'''

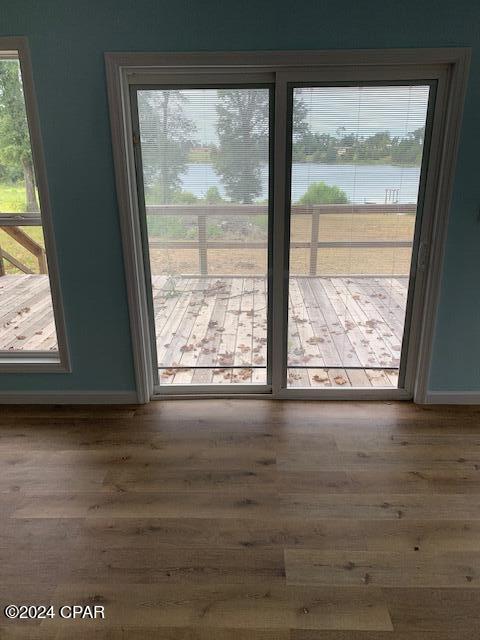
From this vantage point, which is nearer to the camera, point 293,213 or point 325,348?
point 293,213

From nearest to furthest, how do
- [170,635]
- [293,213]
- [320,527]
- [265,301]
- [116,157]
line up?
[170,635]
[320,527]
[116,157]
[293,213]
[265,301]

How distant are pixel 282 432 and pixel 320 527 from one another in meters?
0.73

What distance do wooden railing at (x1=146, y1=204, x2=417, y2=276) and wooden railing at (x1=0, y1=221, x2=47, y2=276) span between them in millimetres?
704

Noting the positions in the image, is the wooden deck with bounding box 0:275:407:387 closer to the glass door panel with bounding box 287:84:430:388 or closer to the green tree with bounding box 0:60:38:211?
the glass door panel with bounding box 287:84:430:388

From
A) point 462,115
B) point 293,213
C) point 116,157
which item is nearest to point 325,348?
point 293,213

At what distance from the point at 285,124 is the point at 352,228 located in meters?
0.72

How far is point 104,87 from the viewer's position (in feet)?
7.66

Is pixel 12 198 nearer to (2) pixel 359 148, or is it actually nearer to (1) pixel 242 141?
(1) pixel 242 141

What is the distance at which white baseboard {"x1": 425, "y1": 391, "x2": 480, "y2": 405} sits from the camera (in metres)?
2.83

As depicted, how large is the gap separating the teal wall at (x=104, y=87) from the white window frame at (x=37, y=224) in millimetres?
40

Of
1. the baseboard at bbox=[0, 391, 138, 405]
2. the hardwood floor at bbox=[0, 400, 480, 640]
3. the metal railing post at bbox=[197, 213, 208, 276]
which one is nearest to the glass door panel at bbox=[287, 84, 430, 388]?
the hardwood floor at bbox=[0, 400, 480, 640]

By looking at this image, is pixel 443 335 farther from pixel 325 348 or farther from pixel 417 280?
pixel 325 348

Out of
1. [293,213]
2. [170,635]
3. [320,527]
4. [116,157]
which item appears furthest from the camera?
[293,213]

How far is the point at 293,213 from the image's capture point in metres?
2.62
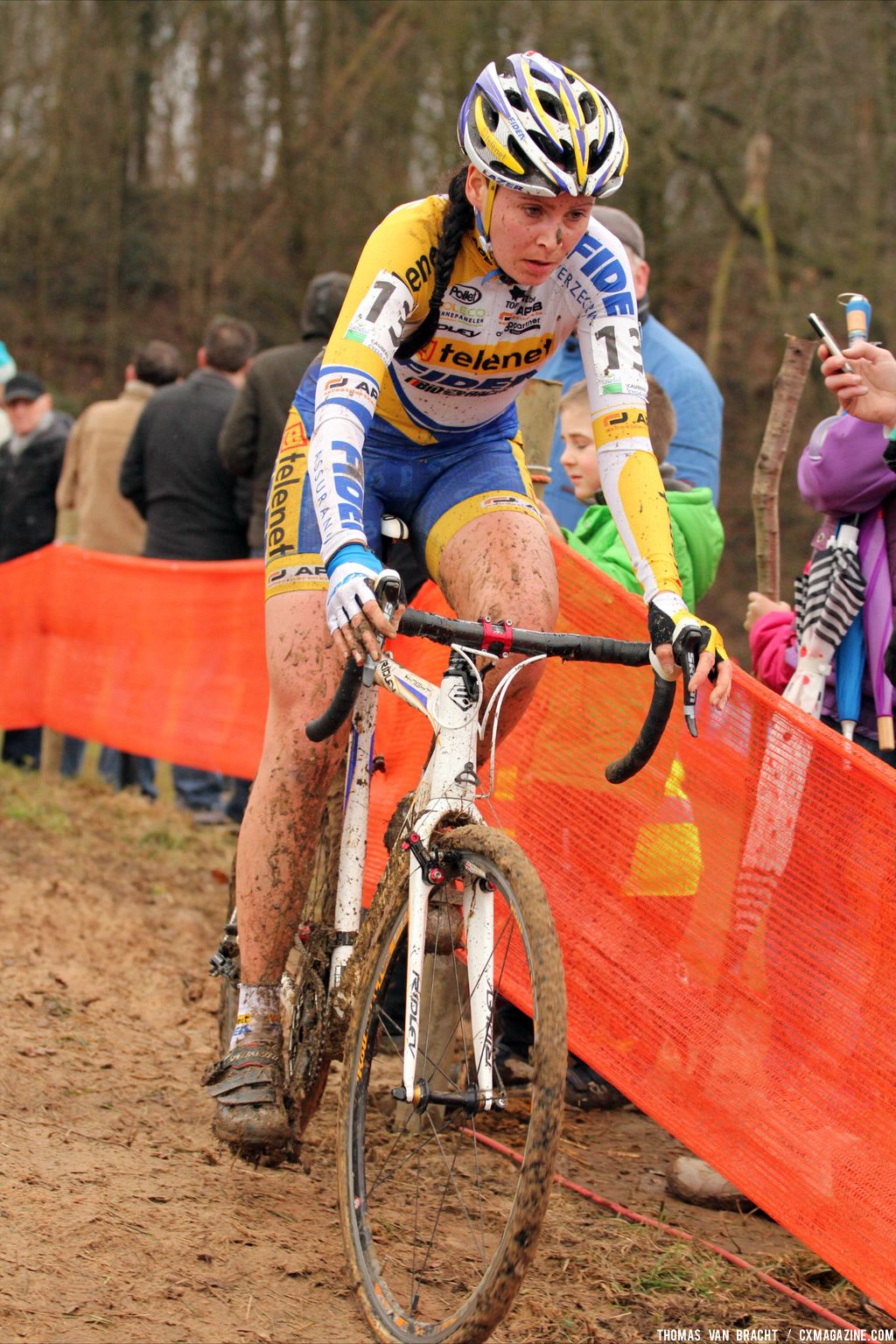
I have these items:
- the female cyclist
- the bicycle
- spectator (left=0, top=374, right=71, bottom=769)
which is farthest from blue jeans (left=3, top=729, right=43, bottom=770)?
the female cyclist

'''

## WORK INSTRUCTIONS
Copy out, word for word, the lines from the line with "Noting the positions" up to and including the final line of the records. Leave the pictures out.

## OUTPUT BELOW
Noting the positions in the image, is the wooden deck with bounding box 0:275:407:387 closer to the glass door panel with bounding box 287:84:430:388 or closer to the green tree with bounding box 0:60:38:211?
the glass door panel with bounding box 287:84:430:388

From
A) point 462,115
B) point 293,213
C) point 116,157
which item is nearest to point 325,348?
point 293,213

At what distance from the point at 285,124 is the point at 352,228 located in meters?
0.72

How far is point 104,87 from the viewer's position (in feet)?
7.66

Is pixel 12 198 nearer to (2) pixel 359 148, or is it actually nearer to (1) pixel 242 141?
(1) pixel 242 141

What is the distance at which white baseboard {"x1": 425, "y1": 391, "x2": 480, "y2": 405} sits from the camera (in metres)?
2.83

As depicted, how large is the gap separating the teal wall at (x=104, y=87) from the white window frame at (x=37, y=224) in millimetres?
40

Of
1. the baseboard at bbox=[0, 391, 138, 405]
2. the hardwood floor at bbox=[0, 400, 480, 640]
3. the metal railing post at bbox=[197, 213, 208, 276]
which one is nearest to the glass door panel at bbox=[287, 84, 430, 388]?
the hardwood floor at bbox=[0, 400, 480, 640]

By looking at this image, is pixel 443 335 farther from pixel 325 348 or farther from pixel 417 280?
pixel 325 348

Out of
1. [293,213]
2. [170,635]
3. [320,527]
4. [116,157]
which item appears furthest from the camera?
[293,213]

How far is the point at 293,213 from the image's capture point in metres?
2.62
I have these items:
- the female cyclist
- the bicycle
- spectator (left=0, top=374, right=71, bottom=769)
which is farthest from blue jeans (left=3, top=729, right=43, bottom=770)?
the female cyclist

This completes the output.